[START]

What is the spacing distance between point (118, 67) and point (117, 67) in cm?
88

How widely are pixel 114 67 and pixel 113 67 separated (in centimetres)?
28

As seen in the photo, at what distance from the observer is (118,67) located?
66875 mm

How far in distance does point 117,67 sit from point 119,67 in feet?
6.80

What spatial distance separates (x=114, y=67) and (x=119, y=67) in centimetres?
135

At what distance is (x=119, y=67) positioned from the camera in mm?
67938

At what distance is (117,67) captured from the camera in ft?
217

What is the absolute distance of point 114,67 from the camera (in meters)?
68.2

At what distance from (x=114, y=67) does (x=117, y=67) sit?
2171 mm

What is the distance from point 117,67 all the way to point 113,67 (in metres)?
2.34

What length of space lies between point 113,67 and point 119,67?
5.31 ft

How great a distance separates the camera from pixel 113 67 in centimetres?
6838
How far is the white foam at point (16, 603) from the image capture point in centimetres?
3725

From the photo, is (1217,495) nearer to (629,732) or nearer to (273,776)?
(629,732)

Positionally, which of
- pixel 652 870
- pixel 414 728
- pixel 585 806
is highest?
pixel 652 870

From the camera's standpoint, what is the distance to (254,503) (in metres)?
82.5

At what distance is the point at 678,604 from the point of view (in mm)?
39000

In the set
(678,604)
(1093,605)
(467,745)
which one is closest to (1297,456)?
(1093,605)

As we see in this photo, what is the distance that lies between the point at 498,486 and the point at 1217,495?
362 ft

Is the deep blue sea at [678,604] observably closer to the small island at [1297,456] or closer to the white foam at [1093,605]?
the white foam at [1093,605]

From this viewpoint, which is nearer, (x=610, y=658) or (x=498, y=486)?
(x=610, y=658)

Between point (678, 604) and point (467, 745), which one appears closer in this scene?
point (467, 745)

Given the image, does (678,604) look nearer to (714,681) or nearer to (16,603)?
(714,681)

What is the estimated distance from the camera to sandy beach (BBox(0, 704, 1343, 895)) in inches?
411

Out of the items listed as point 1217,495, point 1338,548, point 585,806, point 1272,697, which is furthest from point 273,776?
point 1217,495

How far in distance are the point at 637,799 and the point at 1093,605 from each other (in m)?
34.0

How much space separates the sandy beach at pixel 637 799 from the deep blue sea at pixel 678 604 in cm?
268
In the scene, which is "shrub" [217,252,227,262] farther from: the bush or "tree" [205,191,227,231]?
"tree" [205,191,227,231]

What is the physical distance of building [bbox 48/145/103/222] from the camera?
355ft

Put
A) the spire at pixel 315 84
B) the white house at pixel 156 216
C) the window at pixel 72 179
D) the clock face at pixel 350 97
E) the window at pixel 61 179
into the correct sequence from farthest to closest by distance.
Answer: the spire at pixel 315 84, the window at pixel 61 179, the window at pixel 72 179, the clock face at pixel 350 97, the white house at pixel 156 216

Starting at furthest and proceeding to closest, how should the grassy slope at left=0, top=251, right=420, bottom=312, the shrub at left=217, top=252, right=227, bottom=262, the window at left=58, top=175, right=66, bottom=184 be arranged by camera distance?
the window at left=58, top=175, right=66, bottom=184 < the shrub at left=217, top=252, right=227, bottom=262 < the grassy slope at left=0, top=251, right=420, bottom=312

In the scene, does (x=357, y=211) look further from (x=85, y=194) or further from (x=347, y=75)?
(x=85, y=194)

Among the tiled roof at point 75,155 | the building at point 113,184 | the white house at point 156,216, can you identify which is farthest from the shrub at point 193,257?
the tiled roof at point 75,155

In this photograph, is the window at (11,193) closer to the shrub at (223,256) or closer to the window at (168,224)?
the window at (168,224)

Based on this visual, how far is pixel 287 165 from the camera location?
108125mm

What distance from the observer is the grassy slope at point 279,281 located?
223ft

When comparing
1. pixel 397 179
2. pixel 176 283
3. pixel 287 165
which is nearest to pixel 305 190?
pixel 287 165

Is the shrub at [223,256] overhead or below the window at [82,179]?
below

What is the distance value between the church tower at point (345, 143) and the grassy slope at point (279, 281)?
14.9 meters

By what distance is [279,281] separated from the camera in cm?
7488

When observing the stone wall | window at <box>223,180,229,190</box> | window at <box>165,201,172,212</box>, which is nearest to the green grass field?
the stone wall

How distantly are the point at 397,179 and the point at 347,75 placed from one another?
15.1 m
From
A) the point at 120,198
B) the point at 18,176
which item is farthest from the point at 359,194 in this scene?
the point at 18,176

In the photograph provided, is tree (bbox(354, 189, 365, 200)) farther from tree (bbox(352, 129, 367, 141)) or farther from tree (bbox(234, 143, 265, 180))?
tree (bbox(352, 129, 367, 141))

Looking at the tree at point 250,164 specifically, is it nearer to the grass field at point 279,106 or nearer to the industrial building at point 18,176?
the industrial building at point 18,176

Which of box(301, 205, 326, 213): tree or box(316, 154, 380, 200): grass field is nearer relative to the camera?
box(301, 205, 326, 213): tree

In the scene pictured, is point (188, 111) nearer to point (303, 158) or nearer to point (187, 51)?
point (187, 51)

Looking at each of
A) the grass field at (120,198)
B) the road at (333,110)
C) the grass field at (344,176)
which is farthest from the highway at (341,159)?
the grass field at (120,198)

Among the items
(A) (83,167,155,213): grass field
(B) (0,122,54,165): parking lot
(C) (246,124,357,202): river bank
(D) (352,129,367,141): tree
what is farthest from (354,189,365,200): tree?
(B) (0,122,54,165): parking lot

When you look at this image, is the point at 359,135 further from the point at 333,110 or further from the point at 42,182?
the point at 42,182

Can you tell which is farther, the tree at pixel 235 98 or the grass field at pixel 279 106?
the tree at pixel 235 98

[END]

REQUIREMENT => Can you retype all of the rows above, answers included, without changing a single character?

EXERCISE SOLUTION =>
What is the spacing distance between point (118, 67) and point (117, 67) in cm?
88

How widely are pixel 114 67 and pixel 113 67 separated (in centimetres)?
28

As seen in the photo, at what distance from the observer is (118,67) located?
66875 mm

How far in distance does point 117,67 sit from point 119,67 in feet?
6.80

What spatial distance separates (x=114, y=67) and (x=119, y=67) in centimetres?
135

At what distance is (x=119, y=67) positioned from the camera in mm?
67938

At what distance is (117,67) captured from the camera in ft?
217

What is the absolute distance of point 114,67 from the camera (in meters)?
68.2

At what distance from (x=114, y=67) does (x=117, y=67) sit?
2171 mm

What is the distance from point 117,67 all the way to point 113,67 (in metres)?
2.34

What length of space lies between point 113,67 and point 119,67?
5.31 ft

How great a distance separates the camera from pixel 113 67 in centimetres?
6838
How far is the white foam at point (16, 603) from the image capture point in centimetres?
3725

From the photo, is (1217,495) nearer to (629,732) or nearer to (273,776)?
(629,732)

Positionally, which of
- pixel 652 870
- pixel 414 728
- pixel 585 806
is highest?
pixel 652 870

From the camera's standpoint, what is the distance to (254,503) (in metres)?
82.5

At what distance is the point at 678,604 from the point of view (in mm)?
39000

In the set
(678,604)
(1093,605)
(467,745)
which one is closest to (1297,456)?
(1093,605)

As we see in this photo, what is the distance that lies between the point at 498,486 and the point at 1217,495?
362 ft

Is the deep blue sea at [678,604] observably closer to the small island at [1297,456] or closer to the white foam at [1093,605]?
the white foam at [1093,605]

From this viewpoint, which is nearer, (x=610, y=658) or (x=498, y=486)?
(x=610, y=658)

Between point (678, 604) and point (467, 745), which one appears closer in this scene?
point (467, 745)

Given the image, does (678,604) look nearer to (714,681) or nearer to (16,603)?
(714,681)

What is the estimated distance from the camera to sandy beach (BBox(0, 704, 1343, 895)) in inches?
411

Out of the items listed as point 1217,495, point 1338,548, point 585,806, point 1272,697, which is furthest from point 273,776?
point 1217,495

How far in distance are the point at 637,799 and the point at 1093,605 from each other (in m)?
34.0

How much space separates the sandy beach at pixel 637 799 from the deep blue sea at pixel 678 604 in cm?
268
In the scene, which is "shrub" [217,252,227,262] farther from: the bush or "tree" [205,191,227,231]?
"tree" [205,191,227,231]

What is the physical distance of building [bbox 48/145/103/222] from the camera?
355ft

Put
A) the spire at pixel 315 84
B) the white house at pixel 156 216
C) the window at pixel 72 179
D) the clock face at pixel 350 97
E) the window at pixel 61 179
into the correct sequence from farthest to closest by distance.
Answer: the spire at pixel 315 84, the window at pixel 61 179, the window at pixel 72 179, the clock face at pixel 350 97, the white house at pixel 156 216

Starting at furthest and proceeding to closest, how should the grassy slope at left=0, top=251, right=420, bottom=312, the shrub at left=217, top=252, right=227, bottom=262, the window at left=58, top=175, right=66, bottom=184 be arranged by camera distance?
the window at left=58, top=175, right=66, bottom=184 < the shrub at left=217, top=252, right=227, bottom=262 < the grassy slope at left=0, top=251, right=420, bottom=312

In the scene, does (x=357, y=211) look further from (x=85, y=194) or further from (x=347, y=75)?
(x=85, y=194)

Among the tiled roof at point 75,155 | the building at point 113,184 | the white house at point 156,216, can you identify which is farthest from the shrub at point 193,257?
the tiled roof at point 75,155

In this photograph, is the window at (11,193) closer to the shrub at (223,256) or closer to the window at (168,224)?
the window at (168,224)

Based on this visual, how far is pixel 287 165 from the camera location?
108125mm

What distance from the observer is the grassy slope at point 279,281 located?
223ft

When comparing
1. pixel 397 179
2. pixel 176 283
3. pixel 287 165
which is nearest to pixel 305 190?
pixel 287 165

Is the shrub at [223,256] overhead or below the window at [82,179]?
below

What is the distance value between the church tower at point (345, 143) and the grassy slope at point (279, 281)?
14.9 meters

By what distance is [279,281] separated from the camera in cm?
7488

When observing the stone wall | window at <box>223,180,229,190</box> | window at <box>165,201,172,212</box>, which is nearest to the green grass field?
the stone wall

How distantly are the point at 397,179 and the point at 347,75 placed from one another?
15.1 m
From
A) the point at 120,198
B) the point at 18,176
which item is farthest from the point at 359,194 in this scene?
the point at 18,176

In the photograph provided, is tree (bbox(354, 189, 365, 200)) farther from tree (bbox(352, 129, 367, 141)) or farther from tree (bbox(234, 143, 265, 180))?
tree (bbox(352, 129, 367, 141))

Looking at the tree at point 250,164 specifically, is it nearer to the grass field at point 279,106 or nearer to the industrial building at point 18,176?
the industrial building at point 18,176

Which of box(301, 205, 326, 213): tree or box(316, 154, 380, 200): grass field is nearer relative to the camera?
box(301, 205, 326, 213): tree

In the scene pictured, is point (188, 111) nearer to point (303, 158) or nearer to point (187, 51)?
point (187, 51)

Looking at each of
A) the grass field at (120,198)
B) the road at (333,110)
C) the grass field at (344,176)
which is farthest from the highway at (341,159)?
the grass field at (120,198)

Among the items
(A) (83,167,155,213): grass field
(B) (0,122,54,165): parking lot
(C) (246,124,357,202): river bank
(D) (352,129,367,141): tree
what is farthest from (354,189,365,200): tree?
(B) (0,122,54,165): parking lot

When you look at this image, is the point at 359,135 further from the point at 333,110 or further from the point at 42,182?
the point at 42,182

Can you tell which is farther, the tree at pixel 235 98 or the grass field at pixel 279 106?
the tree at pixel 235 98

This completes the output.